Monday, November 2, 2009

The Grammar Fascist

Listening to the World Series the last week or so, I've noticed that the announcers--Joe Buck and Tim McCarver--keep making a simple mistake in grammar.  

They keep saying "A-Rod is too good of a player not to start hitting eventually" or similar phrases. 

The correct usage is "too good a player" not "too good of a player".  

Too nice of.  Too good of.  This isn't English. 

It probably comes from combining the phrase "good of you" (perfectly acceptable) with "the best of" (as in "the best of alternatives")--but the resulting "too good of" is bastard phraseology, an improper use of the superlative construction.

Most national media announcers think they speak correct English, but most of them don't. Even the confident, educated types, like Joe Buck or Tim McCarver, don't. Probably the producers never correct them, either because they themselves can't speak correct English, or they're afraid to offend by pointing out errors.   


Addendum:  This evening, [Nov 2] in Game V of the Series telecast, Tim McCarver started a sentence this way:  "I don't think it's arguable that...." What he was trying to say was that one could not make an argument against his proposition. But that's not what arguable means. It means capable of being supported by (an) argument. In other words, McCarver said the exact opposite of what he was trying to say, because he didn't know the definition of the word arguable.

You would think that broadcasters would have to pass basic literacy tests before being hired to speak to the unwashed millions of listeners and viewers across the land.
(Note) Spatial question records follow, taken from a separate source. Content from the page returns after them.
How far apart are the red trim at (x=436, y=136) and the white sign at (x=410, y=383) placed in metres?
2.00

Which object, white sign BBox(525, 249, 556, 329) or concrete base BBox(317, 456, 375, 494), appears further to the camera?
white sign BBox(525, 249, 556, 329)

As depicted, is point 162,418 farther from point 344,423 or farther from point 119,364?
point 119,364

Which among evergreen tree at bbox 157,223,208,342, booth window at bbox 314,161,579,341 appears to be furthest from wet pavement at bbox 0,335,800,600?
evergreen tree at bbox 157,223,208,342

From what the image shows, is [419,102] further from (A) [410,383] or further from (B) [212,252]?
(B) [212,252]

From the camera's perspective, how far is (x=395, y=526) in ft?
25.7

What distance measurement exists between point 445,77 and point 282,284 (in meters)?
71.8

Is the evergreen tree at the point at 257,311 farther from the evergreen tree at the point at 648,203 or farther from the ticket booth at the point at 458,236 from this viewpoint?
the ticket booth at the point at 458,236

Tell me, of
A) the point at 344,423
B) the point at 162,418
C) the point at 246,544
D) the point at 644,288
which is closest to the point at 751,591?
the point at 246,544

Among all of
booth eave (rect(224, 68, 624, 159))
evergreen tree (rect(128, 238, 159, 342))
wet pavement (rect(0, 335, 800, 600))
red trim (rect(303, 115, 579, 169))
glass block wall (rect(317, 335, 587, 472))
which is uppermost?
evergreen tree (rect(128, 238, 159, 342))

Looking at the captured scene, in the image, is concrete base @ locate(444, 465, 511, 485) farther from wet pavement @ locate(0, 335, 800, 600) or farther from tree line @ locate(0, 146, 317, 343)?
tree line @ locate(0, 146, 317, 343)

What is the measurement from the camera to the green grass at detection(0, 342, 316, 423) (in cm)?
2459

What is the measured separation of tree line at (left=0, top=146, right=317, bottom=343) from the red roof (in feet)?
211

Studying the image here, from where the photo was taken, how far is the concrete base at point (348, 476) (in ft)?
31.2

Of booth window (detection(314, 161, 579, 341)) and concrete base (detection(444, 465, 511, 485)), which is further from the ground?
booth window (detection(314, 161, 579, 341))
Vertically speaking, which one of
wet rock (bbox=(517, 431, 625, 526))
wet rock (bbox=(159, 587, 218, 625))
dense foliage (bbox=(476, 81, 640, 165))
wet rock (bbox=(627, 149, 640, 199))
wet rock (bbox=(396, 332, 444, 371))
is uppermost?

These people don't have the grammatical proficiency of high school seniors--at least the high school seniors of my day.    


Addendum to previous:  This morning, listening to local radio jock Gary Radnich, I heard the following sentence:  "There are much more people in the audience that we must adhere to." I've felt for a long time that Gary Radnich ought to be unceremoniously laid off by local TV Station 4. Not only does he have nothing to offer about the running and performance of local sports franchises, but the man's unable to make a simple English sentence. He strings together fragments and interjections, cliches and howlers, generally in a tone of voice that suggests drunkenness or mild apoplexy. He's an embarrassment and an irritation. If this is the best talent available to cover sports, I'll eat my hat (and I don't even wear a hat).  


Kirby Olson said...

I love listening to real people speak. People shouldn't speak like robots. They should have all kinds of inconsistencies. They are more enjoyable that way.
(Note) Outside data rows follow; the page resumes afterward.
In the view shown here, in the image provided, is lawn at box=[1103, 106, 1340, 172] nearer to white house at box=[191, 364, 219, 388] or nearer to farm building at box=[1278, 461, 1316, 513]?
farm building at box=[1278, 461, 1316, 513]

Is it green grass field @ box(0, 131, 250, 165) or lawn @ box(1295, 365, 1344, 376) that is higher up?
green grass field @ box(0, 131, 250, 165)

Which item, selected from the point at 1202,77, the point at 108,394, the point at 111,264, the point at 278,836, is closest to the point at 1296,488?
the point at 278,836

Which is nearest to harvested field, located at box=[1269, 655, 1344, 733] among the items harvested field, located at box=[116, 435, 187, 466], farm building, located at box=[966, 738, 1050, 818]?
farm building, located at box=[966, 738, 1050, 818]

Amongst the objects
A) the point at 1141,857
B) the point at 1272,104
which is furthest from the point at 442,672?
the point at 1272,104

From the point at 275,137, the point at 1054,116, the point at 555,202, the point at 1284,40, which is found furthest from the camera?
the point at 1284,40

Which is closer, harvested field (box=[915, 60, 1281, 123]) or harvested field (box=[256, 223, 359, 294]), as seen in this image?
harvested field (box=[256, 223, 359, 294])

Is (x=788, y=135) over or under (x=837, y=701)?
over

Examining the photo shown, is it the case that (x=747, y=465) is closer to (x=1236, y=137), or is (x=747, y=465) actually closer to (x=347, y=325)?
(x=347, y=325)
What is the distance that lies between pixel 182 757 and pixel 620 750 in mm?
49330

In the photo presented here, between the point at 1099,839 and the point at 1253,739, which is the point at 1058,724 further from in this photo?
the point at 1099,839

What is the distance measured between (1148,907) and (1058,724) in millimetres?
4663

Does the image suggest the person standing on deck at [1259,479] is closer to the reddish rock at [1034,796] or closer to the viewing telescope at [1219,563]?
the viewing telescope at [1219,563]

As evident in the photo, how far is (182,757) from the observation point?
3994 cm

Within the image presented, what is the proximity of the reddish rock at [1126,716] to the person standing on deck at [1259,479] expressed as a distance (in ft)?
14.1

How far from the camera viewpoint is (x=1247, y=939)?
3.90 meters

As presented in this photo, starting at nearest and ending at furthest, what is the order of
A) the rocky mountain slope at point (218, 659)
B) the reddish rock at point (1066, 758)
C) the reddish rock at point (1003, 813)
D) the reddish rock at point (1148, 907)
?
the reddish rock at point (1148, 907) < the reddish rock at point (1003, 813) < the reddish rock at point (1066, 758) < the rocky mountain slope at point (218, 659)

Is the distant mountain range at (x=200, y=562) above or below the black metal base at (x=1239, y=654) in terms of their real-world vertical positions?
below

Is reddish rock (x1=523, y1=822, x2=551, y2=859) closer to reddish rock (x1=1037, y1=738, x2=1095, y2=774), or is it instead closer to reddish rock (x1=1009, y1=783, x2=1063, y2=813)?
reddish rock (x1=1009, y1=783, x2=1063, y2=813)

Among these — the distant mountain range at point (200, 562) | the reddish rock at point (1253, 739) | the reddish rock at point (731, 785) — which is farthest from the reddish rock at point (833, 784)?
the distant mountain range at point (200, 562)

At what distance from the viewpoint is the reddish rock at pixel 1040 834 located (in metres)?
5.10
Still, I find it fun that you are a grammar Nazi. Sieg heil, baby! to the death camps with everyone who isn't literate!


Charles Shere said...

I don't think it's too much to ask of broadcast announcers that they speak clear, grammatically correct English. We all slip, of course; but there's no reason slips shouldn't be brought to our attention, courteously, preferably by a professional editor.

Grammatical correctness is itself a sort of courtesy, both to the listener (reader) and to the tradition. A grammatical error is a bump, a hiccup, a speck; it causes a momentary distraction, and interferes with clarity and effectiveness.

Don't get me started on another question: voice quality.